— start LISTING —
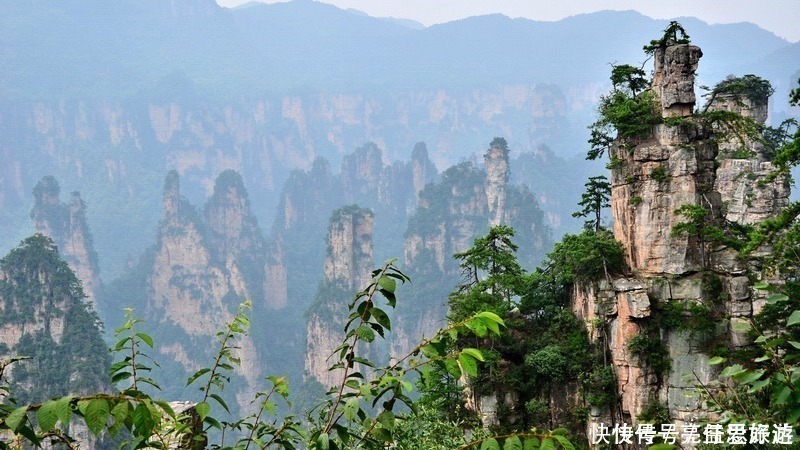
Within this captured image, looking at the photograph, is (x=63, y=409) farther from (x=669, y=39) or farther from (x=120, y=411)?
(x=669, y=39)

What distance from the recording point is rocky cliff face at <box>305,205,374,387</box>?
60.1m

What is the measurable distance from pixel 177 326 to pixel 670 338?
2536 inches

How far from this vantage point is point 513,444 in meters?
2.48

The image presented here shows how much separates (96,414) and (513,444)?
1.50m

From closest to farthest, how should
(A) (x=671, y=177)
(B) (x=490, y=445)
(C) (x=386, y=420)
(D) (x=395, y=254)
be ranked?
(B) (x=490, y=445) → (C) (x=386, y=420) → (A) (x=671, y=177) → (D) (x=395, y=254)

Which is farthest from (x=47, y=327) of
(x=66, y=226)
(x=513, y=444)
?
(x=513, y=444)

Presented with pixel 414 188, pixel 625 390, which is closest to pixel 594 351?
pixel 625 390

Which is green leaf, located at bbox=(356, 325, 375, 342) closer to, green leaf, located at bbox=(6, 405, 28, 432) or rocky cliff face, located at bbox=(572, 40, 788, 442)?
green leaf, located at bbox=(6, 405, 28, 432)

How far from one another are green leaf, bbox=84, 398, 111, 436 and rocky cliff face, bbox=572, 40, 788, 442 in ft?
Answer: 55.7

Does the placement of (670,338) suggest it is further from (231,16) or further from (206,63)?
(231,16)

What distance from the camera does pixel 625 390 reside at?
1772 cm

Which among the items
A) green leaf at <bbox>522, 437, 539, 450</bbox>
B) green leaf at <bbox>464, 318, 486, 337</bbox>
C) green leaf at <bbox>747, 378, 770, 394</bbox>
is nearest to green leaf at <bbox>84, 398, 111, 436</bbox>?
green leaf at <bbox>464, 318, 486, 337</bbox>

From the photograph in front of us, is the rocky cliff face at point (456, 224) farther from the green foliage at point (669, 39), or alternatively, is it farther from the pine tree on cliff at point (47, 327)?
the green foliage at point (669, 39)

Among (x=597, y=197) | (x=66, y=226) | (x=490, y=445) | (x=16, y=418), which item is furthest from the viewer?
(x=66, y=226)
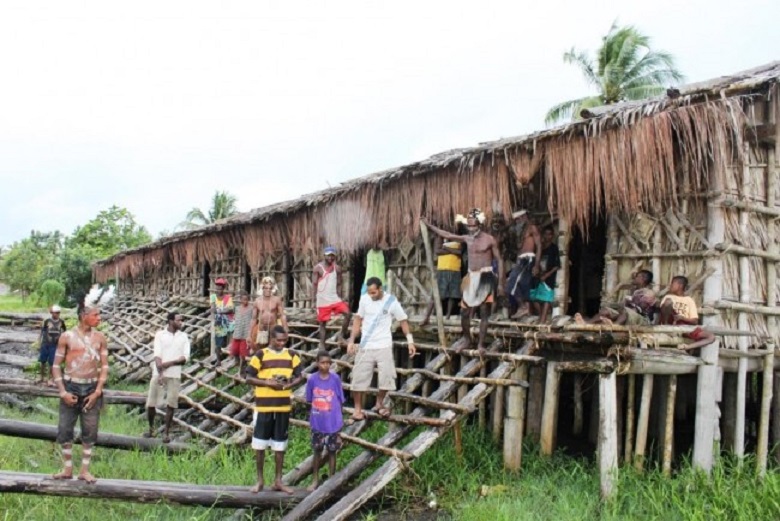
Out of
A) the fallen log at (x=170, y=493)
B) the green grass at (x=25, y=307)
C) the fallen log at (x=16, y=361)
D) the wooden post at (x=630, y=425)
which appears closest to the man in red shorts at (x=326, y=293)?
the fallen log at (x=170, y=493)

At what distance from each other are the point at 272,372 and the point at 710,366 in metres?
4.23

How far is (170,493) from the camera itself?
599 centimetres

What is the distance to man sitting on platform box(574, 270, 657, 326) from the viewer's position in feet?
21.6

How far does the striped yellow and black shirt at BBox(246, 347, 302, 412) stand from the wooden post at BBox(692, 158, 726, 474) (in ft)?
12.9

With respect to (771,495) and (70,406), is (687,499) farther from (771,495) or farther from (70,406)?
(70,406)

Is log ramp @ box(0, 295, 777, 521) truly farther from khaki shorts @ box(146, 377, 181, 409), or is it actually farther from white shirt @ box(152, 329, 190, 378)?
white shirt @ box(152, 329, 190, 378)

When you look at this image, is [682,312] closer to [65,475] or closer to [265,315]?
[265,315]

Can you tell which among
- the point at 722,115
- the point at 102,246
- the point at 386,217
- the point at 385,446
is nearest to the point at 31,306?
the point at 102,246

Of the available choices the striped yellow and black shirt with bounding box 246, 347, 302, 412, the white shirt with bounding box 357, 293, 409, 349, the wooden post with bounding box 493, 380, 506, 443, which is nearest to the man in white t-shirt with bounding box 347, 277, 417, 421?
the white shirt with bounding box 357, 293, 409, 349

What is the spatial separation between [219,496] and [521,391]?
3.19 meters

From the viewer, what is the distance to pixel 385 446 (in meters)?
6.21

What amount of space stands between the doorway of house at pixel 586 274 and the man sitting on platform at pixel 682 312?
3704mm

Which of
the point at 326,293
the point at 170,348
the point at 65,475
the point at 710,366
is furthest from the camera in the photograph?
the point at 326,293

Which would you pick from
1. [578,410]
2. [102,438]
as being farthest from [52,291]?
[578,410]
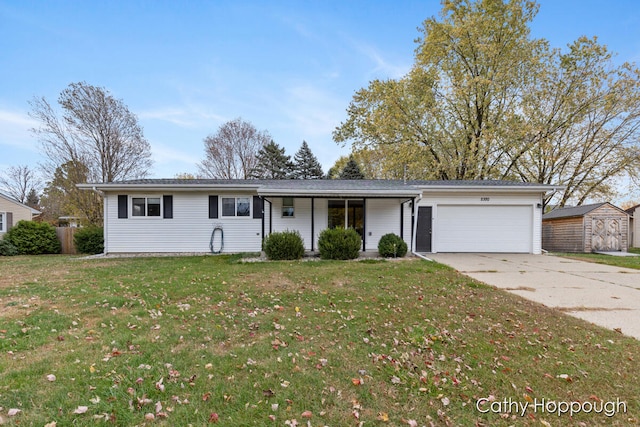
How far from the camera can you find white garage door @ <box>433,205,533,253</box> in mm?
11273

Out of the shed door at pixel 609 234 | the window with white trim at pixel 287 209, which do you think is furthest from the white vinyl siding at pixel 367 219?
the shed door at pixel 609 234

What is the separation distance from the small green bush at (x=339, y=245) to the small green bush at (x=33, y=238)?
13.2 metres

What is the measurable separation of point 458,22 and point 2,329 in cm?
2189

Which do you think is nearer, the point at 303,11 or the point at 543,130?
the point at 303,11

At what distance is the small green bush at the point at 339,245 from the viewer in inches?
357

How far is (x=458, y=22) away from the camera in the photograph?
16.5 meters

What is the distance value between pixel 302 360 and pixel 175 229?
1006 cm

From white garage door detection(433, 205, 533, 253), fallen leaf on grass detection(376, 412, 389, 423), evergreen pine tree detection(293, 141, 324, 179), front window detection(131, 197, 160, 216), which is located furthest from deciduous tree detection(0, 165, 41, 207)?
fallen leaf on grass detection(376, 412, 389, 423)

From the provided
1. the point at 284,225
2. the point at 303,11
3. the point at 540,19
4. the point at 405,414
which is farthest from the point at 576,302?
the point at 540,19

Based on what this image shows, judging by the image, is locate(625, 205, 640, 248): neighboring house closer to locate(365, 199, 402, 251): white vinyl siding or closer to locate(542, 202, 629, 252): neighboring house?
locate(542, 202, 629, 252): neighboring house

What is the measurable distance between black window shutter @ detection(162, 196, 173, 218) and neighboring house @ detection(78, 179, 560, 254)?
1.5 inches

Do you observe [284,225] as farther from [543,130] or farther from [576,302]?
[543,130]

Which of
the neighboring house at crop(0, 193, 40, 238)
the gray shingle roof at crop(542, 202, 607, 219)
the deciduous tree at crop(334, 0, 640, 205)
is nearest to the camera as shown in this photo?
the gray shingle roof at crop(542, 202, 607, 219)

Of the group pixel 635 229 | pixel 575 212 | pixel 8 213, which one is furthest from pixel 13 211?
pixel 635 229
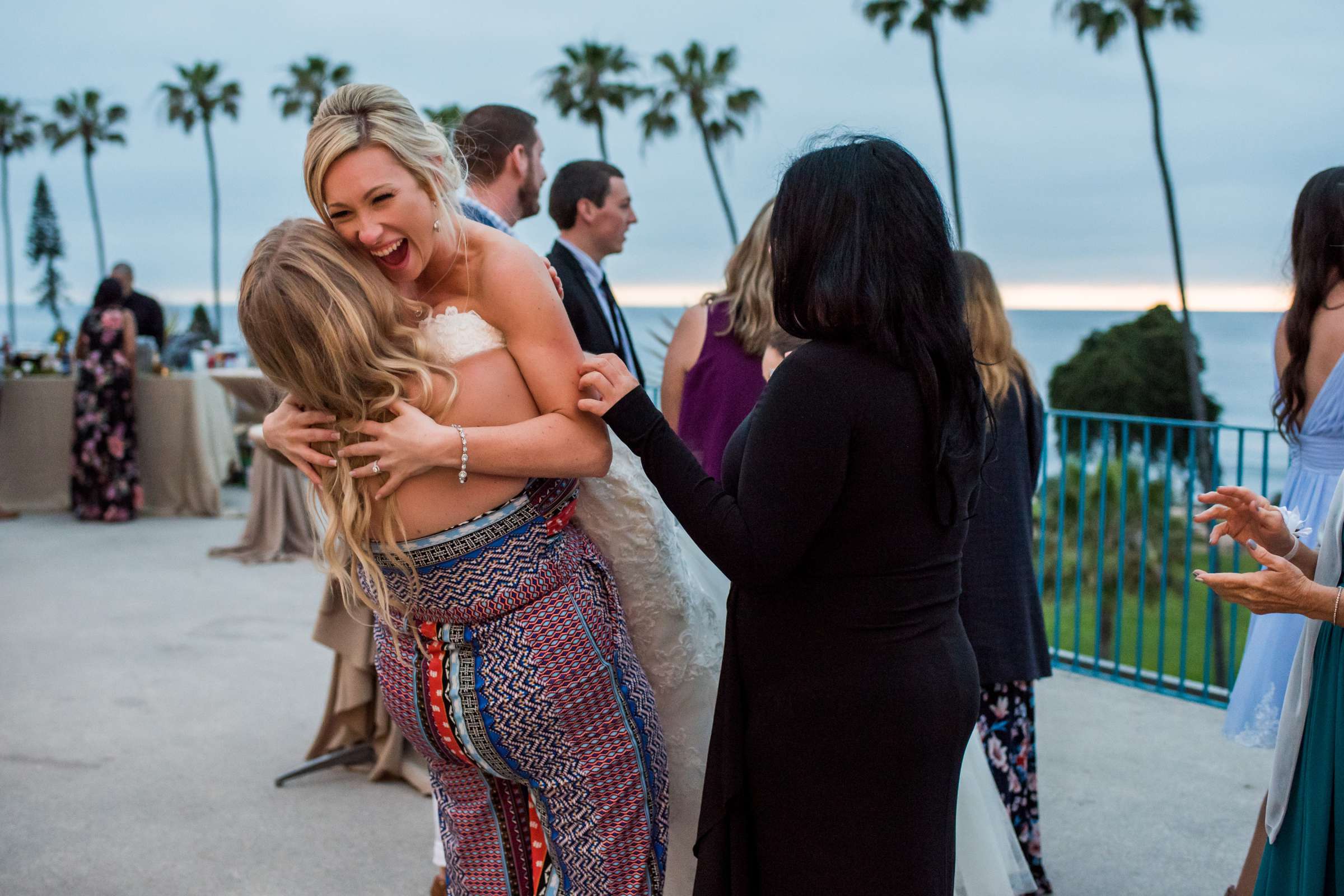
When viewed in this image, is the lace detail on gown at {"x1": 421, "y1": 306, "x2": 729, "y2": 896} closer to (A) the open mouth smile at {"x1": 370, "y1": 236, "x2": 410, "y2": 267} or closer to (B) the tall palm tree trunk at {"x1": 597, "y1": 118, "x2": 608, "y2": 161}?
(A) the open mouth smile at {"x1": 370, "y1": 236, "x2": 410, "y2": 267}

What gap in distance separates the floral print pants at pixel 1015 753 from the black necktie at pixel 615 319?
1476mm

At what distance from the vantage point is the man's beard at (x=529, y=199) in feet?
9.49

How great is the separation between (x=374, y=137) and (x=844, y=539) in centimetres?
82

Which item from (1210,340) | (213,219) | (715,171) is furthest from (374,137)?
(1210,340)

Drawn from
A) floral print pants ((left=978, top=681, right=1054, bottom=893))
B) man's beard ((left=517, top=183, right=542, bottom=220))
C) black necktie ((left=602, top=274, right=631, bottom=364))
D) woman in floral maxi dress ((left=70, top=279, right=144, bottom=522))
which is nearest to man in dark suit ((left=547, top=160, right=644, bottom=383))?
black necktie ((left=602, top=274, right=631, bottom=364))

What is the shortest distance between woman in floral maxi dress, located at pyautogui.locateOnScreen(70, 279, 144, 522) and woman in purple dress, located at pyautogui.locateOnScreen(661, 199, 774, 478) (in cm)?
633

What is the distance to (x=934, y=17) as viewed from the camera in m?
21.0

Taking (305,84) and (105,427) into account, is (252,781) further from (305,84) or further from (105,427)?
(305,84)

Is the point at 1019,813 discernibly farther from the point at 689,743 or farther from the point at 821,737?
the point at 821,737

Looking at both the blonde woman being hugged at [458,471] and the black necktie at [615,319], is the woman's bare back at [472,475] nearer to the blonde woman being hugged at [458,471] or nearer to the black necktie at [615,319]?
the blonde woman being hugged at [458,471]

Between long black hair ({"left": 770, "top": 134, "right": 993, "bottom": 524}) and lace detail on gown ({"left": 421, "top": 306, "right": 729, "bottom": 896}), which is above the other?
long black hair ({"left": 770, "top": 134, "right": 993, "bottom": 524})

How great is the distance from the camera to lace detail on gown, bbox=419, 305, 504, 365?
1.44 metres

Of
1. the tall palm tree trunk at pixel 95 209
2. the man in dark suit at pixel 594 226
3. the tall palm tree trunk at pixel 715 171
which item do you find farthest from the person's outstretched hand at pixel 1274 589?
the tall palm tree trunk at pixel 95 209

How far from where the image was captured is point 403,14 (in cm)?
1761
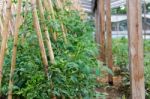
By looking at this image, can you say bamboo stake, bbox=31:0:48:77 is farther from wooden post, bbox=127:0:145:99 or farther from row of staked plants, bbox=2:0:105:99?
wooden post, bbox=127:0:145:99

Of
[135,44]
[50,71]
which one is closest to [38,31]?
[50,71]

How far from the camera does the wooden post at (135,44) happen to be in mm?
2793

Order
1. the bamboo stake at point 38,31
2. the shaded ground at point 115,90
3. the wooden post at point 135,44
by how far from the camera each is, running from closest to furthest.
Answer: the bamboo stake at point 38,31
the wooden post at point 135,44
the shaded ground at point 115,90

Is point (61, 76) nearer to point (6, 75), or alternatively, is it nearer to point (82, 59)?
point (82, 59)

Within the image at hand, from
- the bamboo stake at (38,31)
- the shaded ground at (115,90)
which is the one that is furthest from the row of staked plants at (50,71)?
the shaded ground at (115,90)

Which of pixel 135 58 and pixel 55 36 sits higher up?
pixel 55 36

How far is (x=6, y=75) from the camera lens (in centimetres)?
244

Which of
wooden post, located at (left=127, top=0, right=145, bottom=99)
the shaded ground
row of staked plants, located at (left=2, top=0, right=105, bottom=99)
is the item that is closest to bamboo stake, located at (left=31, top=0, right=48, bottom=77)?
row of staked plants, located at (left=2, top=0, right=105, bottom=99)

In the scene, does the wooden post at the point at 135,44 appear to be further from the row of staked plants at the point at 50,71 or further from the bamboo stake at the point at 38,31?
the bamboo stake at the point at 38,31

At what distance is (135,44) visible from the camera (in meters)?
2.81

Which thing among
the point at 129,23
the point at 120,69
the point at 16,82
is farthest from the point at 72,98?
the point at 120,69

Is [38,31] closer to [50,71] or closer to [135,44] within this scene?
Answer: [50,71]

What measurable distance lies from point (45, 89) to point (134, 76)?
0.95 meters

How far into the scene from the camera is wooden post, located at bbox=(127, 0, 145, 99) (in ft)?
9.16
— end LISTING —
- EXERCISE DIRECTIONS -
Return the lines of the data unchanged, starting at the line that contains "Which thing among" and ending at the last line of the data, with both of those lines included.

- COMPLETED TASK -
Which thing among
the point at 129,23
the point at 120,69
the point at 16,82
is farthest from the point at 72,98?
the point at 120,69

Is [38,31] closer to [50,71] or closer to [135,44] within this scene?
Answer: [50,71]

What measurable distance lies from point (45, 89) to point (134, 76)?
0.95 meters

How far into the scene from the camera is wooden post, located at bbox=(127, 0, 145, 99) (in ft)?
9.16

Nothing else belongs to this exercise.